Kapacitor version is Kapacitor 1.0.2 (git: master 1011dba109bf3d83366c87873ec285c7f9140d34)

nathanielc commented 8 years ago

This is what the on property on the join node is for. But is currently has a bug where you need to use at least two tags to get it to work.

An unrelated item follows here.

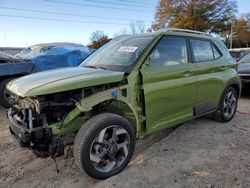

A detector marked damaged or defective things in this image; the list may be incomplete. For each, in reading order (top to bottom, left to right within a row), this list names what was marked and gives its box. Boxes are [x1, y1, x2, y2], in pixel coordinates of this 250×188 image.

crumpled hood [7, 67, 124, 97]
damaged front end [7, 93, 78, 157]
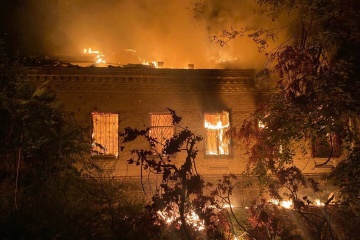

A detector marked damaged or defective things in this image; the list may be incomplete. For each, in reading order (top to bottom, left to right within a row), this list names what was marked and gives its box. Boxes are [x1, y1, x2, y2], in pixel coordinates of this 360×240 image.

This TICkscript should work for you:

var inner = batch
    |query('select sum("count") as count from "hestia"."default"."eleme_order_invalid_description"')
        .every(1d)
        .period(1d)
        .groupBy('come_from', 'desc')
        .align()
        .fill(0)

var total = batch
    |query('select sum("count") as count from "hestia"."default"."eleme_order_invalid_description"')
        .every(1d)
        .period(1d)
        .groupBy('come_from')
        .align()
        .fill(0)
    |log()
        .level('debug')
        .prefix('total')

total
    |join(inner)
        .tolerance(1d)
        .as('total', 'inner')
        .fill(0.0)
        .on('come_from')
    |log()
        .level('debug')
        .prefix('after join')
    |eval(lambda: "inner.count" / "total.count")
        .as('rate')
    |log()
        .level('debug')
        .prefix('after evel')
    |influxDBOut()
        .database('hestia')
        .retentionPolicy('default')
        .measurement('downsample_marco_invalid_order_description')

The join node only joins points that have the same group unless you specify the on property to tell it how to join across groups. In this case you are telling it to join points tagged with come_from,desc to points tagged with come_from on the come_from tag. As a result the points tagged with only the come_from tag are duplicated for each of the matching come_from,desc points. Thus allowing you to calculate percentage of totals.

Also note that I removed the time(1d) from the group by since it isn't necessary since your period and every durations are also 1d.